## [WHAT YOU ARE ASKED TO DO]
Please reproduce the data below exactly, from the first line through the line containing "genus: Trichosurus", and leave every later line out.

--- RECORDS PROVIDED Enclosed Below ---

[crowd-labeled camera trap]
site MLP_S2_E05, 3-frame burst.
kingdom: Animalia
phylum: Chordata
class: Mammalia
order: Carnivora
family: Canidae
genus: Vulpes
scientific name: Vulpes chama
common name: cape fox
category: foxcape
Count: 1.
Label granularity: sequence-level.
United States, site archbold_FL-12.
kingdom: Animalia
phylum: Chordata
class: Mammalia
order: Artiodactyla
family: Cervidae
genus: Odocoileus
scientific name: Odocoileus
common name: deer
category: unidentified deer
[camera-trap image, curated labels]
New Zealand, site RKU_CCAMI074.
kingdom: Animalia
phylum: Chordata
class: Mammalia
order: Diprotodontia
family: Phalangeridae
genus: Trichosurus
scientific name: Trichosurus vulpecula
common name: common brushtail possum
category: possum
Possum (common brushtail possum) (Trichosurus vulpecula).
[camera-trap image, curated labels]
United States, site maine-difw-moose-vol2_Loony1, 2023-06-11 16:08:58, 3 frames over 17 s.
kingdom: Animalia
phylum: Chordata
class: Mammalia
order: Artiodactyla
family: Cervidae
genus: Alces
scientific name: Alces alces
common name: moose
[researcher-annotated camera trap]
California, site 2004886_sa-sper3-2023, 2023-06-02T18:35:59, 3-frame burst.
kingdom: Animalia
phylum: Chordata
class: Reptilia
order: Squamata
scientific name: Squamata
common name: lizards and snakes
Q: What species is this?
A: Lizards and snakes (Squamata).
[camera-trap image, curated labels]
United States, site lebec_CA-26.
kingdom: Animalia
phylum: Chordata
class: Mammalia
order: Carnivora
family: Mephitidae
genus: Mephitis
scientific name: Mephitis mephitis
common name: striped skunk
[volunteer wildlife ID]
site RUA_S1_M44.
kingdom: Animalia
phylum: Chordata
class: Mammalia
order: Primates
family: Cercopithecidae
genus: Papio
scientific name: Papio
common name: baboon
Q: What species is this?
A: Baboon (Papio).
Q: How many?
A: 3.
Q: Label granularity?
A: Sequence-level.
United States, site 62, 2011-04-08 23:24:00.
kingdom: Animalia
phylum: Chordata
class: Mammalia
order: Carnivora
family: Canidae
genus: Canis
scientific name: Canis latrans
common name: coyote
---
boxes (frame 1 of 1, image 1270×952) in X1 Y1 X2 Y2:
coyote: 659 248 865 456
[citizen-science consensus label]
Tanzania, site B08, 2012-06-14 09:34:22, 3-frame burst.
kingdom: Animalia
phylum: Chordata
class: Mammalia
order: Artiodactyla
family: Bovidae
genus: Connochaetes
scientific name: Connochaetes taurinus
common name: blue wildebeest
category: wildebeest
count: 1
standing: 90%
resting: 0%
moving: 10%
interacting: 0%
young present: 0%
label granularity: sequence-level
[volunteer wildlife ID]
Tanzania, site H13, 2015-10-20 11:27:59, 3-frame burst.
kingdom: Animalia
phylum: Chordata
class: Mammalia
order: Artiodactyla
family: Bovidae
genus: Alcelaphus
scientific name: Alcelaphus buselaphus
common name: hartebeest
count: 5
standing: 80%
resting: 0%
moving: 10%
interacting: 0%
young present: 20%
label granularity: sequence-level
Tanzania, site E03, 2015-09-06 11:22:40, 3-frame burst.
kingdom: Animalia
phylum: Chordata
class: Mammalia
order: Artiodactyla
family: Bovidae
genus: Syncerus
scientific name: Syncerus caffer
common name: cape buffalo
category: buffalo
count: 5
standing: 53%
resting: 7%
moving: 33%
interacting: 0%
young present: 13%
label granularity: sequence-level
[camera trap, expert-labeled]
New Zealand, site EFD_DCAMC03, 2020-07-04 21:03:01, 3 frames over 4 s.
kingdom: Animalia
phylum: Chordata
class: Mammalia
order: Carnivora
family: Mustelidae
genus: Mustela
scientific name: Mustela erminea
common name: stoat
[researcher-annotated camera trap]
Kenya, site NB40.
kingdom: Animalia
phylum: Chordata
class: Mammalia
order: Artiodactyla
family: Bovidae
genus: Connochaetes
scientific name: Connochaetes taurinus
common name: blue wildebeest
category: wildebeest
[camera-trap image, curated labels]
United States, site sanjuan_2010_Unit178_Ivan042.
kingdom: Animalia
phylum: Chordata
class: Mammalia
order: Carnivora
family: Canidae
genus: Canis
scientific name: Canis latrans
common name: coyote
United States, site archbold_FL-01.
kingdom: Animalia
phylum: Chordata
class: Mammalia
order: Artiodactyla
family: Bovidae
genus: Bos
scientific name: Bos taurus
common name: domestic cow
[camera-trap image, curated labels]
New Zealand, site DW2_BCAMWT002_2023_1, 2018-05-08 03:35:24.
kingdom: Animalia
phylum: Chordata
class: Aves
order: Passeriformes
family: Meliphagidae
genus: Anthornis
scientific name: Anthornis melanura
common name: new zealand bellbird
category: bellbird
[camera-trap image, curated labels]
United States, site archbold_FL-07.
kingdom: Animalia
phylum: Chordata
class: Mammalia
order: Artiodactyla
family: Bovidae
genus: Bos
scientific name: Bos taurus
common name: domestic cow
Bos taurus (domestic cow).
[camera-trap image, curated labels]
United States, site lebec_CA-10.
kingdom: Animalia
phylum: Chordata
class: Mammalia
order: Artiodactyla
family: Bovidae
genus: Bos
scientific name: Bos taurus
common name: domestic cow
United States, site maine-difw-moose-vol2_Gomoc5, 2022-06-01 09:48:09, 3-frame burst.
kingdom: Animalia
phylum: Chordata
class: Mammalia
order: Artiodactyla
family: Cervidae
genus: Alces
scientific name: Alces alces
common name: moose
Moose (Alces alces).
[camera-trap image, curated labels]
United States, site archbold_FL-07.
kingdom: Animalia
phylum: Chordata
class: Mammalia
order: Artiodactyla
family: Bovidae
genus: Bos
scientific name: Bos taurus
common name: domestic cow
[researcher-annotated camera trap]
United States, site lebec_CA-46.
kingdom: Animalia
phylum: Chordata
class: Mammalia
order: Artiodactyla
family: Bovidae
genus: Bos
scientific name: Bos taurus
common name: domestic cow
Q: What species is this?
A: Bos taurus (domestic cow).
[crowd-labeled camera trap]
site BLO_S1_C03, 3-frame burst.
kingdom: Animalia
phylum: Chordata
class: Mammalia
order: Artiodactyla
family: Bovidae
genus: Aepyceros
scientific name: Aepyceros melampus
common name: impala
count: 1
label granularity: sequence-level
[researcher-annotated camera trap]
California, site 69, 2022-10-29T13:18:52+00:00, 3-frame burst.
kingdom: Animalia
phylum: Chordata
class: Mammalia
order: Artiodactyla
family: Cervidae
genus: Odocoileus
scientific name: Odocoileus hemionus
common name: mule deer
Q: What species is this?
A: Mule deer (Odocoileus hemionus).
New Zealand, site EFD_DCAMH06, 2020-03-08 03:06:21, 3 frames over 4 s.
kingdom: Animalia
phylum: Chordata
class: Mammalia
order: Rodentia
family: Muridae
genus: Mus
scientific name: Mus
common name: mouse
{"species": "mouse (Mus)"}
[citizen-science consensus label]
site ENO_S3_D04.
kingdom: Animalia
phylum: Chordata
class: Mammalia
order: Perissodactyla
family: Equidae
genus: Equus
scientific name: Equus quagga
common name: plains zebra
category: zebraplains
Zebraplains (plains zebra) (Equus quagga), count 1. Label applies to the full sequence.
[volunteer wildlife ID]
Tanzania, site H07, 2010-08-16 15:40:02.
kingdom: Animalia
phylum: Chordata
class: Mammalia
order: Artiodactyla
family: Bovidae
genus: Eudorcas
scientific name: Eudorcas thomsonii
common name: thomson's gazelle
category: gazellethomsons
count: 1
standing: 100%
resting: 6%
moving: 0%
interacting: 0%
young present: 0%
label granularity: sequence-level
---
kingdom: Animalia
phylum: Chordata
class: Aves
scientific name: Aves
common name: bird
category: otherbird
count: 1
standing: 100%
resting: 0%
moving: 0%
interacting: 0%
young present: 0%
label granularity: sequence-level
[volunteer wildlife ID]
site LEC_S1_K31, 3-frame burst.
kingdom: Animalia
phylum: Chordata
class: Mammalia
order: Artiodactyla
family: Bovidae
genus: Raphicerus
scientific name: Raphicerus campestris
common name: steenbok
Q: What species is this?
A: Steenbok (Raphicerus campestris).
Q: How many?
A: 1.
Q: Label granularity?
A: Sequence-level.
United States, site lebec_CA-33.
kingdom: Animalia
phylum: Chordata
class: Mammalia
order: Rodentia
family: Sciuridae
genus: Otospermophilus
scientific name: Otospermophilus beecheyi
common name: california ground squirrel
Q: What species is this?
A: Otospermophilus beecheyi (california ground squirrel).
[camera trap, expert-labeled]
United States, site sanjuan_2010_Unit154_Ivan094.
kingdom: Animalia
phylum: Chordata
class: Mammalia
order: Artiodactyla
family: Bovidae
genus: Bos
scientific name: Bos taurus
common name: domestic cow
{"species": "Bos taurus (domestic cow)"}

--- End of Enclosed RECORDS PROVIDED ---

## [RESPONSE BOX]
[crowd-labeled camera trap]
site MLP_S2_E05, 3-frame burst.
kingdom: Animalia
phylum: Chordata
class: Mammalia
order: Carnivora
family: Canidae
genus: Vulpes
scientific name: Vulpes chama
common name: cape fox
category: foxcape
Count: 1.
Label granularity: sequence-level.
United States, site archbold_FL-12.
kingdom: Animalia
phylum: Chordata
class: Mammalia
order: Artiodactyla
family: Cervidae
genus: Odocoileus
scientific name: Odocoileus
common name: deer
category: unidentified deer
[camera-trap image, curated labels]
New Zealand, site RKU_CCAMI074.
kingdom: Animalia
phylum: Chordata
class: Mammalia
order: Diprotodontia
family: Phalangeridae
genus: Trichosurus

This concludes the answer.